> [Task item A]:
Please list every parenthetical remark in the second paragraph of the passage on cultural appropriation below.
> [Task item B]:
Carry on the passage on cultural appropriation below, picking up after its final sentence.

> [Text segment]:
++++++++++

As a storyteller, I tend to do much of my thinking through stories. In the ongoing discussion of cultural appropriation it seemed to me that abstract theorizing may well benefit from the wisdom of narrative. So I began casting about for a story that addressed the subject.
Theorist Cei Serith says, “When confronted with a new situation, first consult ancestral precedent.” The Received Tradition (or at least those portions of it with which I am personally conversant), has little to say on the topic of cultural appropriation directly, but in fact the practice has a surprising number of parallels with the grand old Keltic pastime (one could almost call it a sport) of the táin, the cattle-raid. The Kelts came by cattle-rustling honestly (so to speak): it would seem, in fact, to have been an ancient tradition of many Indo-European peoples (and, indeed, of pastoral cultures in general: compare the current problems with the self-same practice in South Sudan).

++++++++++

> [Information given]:
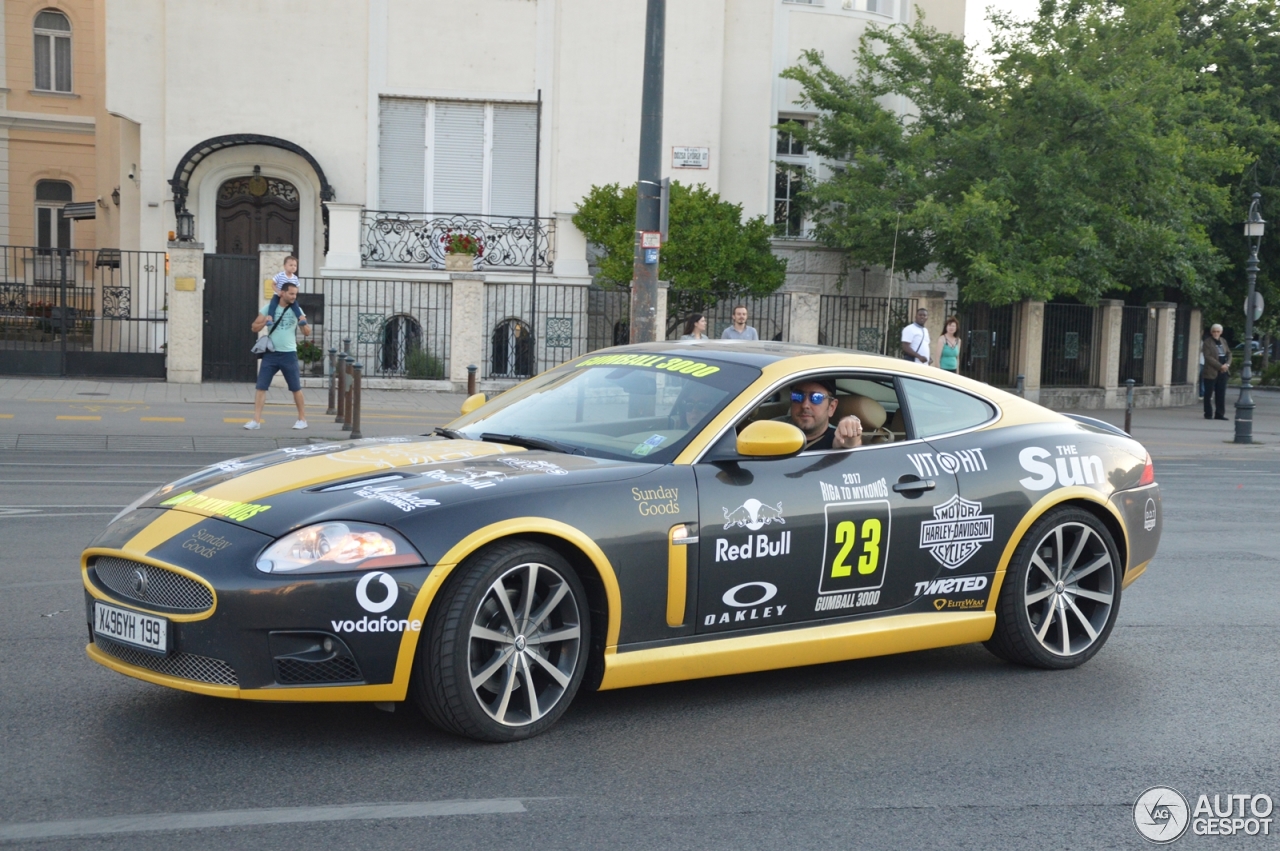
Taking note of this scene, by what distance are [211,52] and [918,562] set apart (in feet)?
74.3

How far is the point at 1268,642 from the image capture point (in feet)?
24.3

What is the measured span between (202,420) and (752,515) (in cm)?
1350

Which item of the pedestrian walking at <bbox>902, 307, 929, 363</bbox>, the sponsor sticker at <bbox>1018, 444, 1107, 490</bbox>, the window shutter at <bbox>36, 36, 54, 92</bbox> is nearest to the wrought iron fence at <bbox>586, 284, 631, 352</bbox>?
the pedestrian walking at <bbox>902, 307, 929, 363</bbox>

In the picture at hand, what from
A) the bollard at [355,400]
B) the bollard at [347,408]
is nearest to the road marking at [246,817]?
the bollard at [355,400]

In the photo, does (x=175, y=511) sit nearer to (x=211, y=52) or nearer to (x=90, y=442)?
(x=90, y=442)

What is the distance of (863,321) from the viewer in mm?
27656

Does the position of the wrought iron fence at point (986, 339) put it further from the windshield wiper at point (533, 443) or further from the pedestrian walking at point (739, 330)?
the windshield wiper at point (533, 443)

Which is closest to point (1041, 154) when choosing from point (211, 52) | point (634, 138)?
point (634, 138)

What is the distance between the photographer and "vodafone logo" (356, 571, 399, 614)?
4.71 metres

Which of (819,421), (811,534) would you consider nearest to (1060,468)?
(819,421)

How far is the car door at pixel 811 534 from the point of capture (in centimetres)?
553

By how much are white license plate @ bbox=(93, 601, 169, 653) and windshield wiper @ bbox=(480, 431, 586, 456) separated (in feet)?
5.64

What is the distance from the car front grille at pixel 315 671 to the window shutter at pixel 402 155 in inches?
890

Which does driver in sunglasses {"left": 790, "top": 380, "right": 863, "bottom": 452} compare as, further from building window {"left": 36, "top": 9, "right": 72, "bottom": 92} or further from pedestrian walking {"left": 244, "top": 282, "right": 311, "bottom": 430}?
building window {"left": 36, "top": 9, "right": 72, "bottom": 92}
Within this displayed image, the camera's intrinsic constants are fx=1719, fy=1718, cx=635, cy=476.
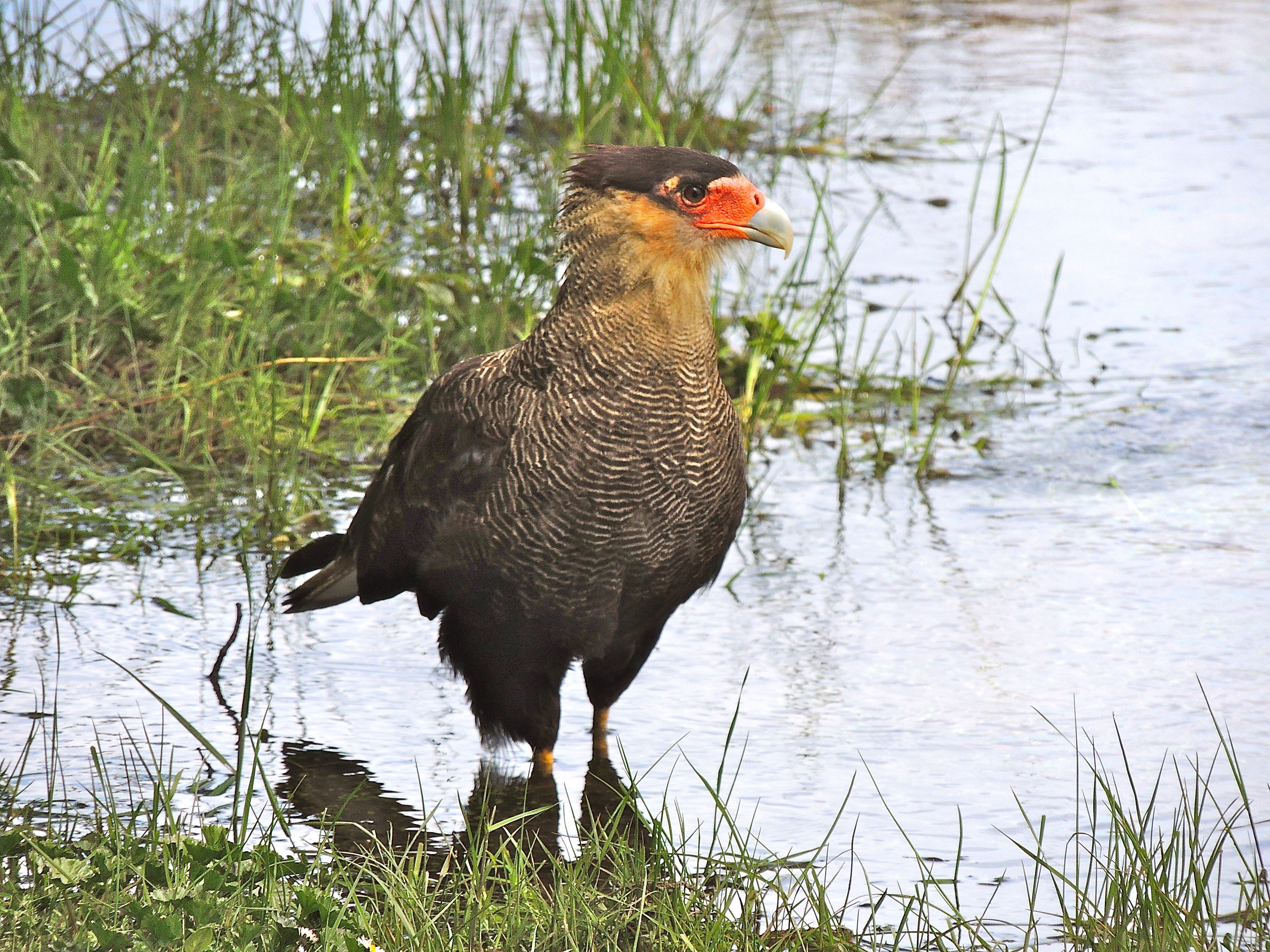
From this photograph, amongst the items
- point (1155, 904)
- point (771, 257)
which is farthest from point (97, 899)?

++++++++++

> [Written response A]:
- (or at least those portions of it with which I am personally conversant)
- (one could almost call it a sport)
- (so to speak)
- (and, indeed, of pastoral cultures in general: compare the current problems with the self-same practice in South Sudan)

> [Written response B]:
We have, to the best of our knowledge, no surviving mythology from the Dobunni, the Keltic tribe that inhabited the Severn basin and Cotswolds in what is now the south-west Midlands of England. (The “creation myth” that Stephen Yeates “recreates” in A Dreaming for the Witches cannot truly be called a story.) There seems to be good genetic and archaeological evidence to indicate that Dobunni population and culture survived into Anglo-Saxon times as the tribe known as the Hwicce. Maverick archaeologist Stephen Yeates would contend that the tribal religion of the Hwicce, with its strong continuities with the preceding Dobunni religion, is in fact what would become historic Witchcraft (and later, Wicca). Historical or not, it's a powerful story, for which I will admit a certain personal fondness, perhaps because some of my own ancestors hail from this same region.